The storm raged around them, continuing to light up the sky like flares. Only a second or two separated each bolt from its corresponding rumble. Matt gripped the wheel tightly. Their drive home was less than ten minutes, but the weather outside was drawing his nerves taut.
“What do you think is going to happen?” Curt asked. “What do you think the council will decide?”
“Well, that’s anyone’s guess right now. I think the law is on our side. But you never know what people will try to push through these days. Beaumont isn’t the only town dealing with issues like this one. But I’d like to think the council will decide the Ten Commandments monument isn’t worth it. Because if they do erect it, we will launch a lawsuit.”

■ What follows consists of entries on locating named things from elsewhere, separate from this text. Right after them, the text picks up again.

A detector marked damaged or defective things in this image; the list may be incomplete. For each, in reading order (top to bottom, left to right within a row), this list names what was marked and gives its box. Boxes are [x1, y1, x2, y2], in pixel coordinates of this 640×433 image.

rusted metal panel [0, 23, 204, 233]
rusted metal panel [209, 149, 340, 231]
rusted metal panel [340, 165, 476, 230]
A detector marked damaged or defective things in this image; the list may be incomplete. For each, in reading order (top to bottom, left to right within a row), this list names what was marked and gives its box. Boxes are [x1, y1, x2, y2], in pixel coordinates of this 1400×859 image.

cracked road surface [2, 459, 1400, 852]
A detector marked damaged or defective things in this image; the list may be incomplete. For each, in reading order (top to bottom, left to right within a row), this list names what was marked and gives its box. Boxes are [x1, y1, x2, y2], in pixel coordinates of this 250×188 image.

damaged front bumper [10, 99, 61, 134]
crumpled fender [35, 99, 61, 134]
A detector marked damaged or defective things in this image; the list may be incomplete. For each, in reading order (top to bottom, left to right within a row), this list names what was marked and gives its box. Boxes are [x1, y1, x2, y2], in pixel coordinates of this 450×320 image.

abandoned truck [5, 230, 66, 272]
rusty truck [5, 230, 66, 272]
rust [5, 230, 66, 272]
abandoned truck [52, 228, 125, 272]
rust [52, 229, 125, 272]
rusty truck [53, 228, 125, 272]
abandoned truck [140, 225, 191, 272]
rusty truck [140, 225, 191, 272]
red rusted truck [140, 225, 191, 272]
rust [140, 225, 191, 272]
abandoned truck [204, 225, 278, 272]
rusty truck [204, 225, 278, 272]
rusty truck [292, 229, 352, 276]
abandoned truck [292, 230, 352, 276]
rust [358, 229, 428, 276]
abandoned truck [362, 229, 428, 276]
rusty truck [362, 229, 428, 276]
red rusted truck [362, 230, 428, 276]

Not that Matt looked forward to that. Though an attorney himself, he dreaded the notion of legal action, which would mean many more meetings like the one that had just ended. Such a course of action wouldn’t endear Matt to the town, either. Most of the time, his minority religious position that no god existed flew under the radar. Until moments like this one.
“But you won’t need to worry about that,” Matt said cheerfully, smiling at his son. “You will be living large at Binghamton University, strutting around like you own the place, no doubt.”
Curt smiled, before a bolt of lightning streaked to the earth, striking a nearby tree. The flash turned into flames, as splinters of wood sprayed away from the blast zone.
Matt hit the breaks out of instinct, but the car hydroplaned across the slick road. When the breaks failed, Matt hit the gas, instead. Curt released a cry as half the tree emerged from the flames, falling toward the car. Matt reached out for his son, even as the weight of the tree crushed him and everything went dark.